18 May 2016

Investigating slow slip earthquakes with HOBITTS

From Nine To Noon, 11:30 am on 18 May 2016

Laura Wallace has been investigating slow motion or “slow slip” earthquakes and New Zealand's offshore quake threat.

She is a research scientist at The University of Texas and project leader of a team of team of scientists from New Zealand, the United States and Japan who are pioneering undersea quake project in Hawkes Bay known as HOBITTS (The Hikurangi Ocean Bottom Investigation of Tremor and Slow Slip).

Using a network of highly sensitive seafloor pressure recorders, she and her team have located, the world's shallowest slow slip events and discovered that they can occur in the same location as large quakes.

The discovery was made by conducting the world's first detailed investigation of centimetre-level seafloor movement during a 2014 slow slip event at the Hikurangi subduction zone.

It's an important discovery as it gives insight into activity along subduction plate boundaries, like the North Island's east coast, where the world's largest earthquakes and tsunamis are generated.

Slow slip near the trench at the Hikurangi subduction zone

And it has the potential to improve hazard modelling.

Walters talks to Kathryn Ryan about how her study is contributing crucial information to the understanding of earthquake and tsunami risk for New Zealand and worldwide, by shedding light on previously undetected tectonic movements.

Read an edited snapshot of their conversation

KR: We spoke to you last year before the results were in, but they are more exciting than you expected?

LW: Yes they were!

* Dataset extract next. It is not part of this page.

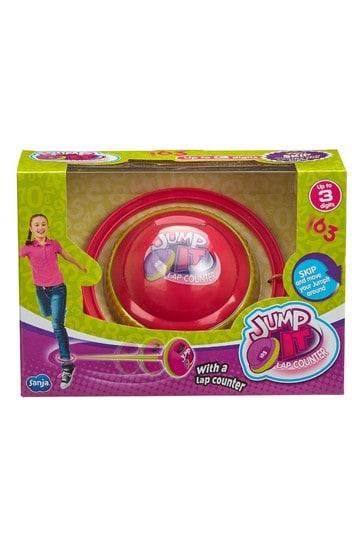 Jump It! Lap Counter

It was kind of a high-risk project and I was concerned that we wouldn’t get it to work and about getting some instruments back. But we got all of our instruments back and the data looked much, much better than I ever expected.

KR: Are you seeing things that scientists had not been able to see, record or analyse before?

LW: What we were looking for were basically centimetre-level vertical movements of the seafloor which has been a really, really hard problem to tackle. People have been able to look at metre-level movement – in terms of tectonic movement and so forth, in earthquakes and volcanic events, but on these more centimetre-level plate movements on the sea floor were more difficult to see and we were able to do this.

KR: The slow slip is like a continuous movement that we still call an earthquake, right?

LW: Yes, it’s exactly like an earthquake - and involves more rapid movement along a fault line and a slow slip event is exactly the same thing but the earthquake happens in seconds and the slow slip events can take days to weeks, sometimes even years to occur.

KR: Why is the “Hikurangi Mega Thrust” area of such interest to you?

Well the particular area where we were doing the experiment, which is offshore Gisborne, is of great interest because the slow slip events we observe there are incredibly shallow. So it’s probably one of the best places in the world to really try and understand why these things happen.

 Most other well-studied slow slip areas are where slow slip events happen very deep beneath the land, like 30-40km deep. So it’s much less accessible. Whereas offshore Gisborne we can have really dense instruments and really observe where these things are happening, we can image the properties of the crust at a very high level and we can actually drill into where they’re happening and sample the rocks and look at the conditions that they’re happening under. [And we can] answer a lot of questions about why these slow slip events occur.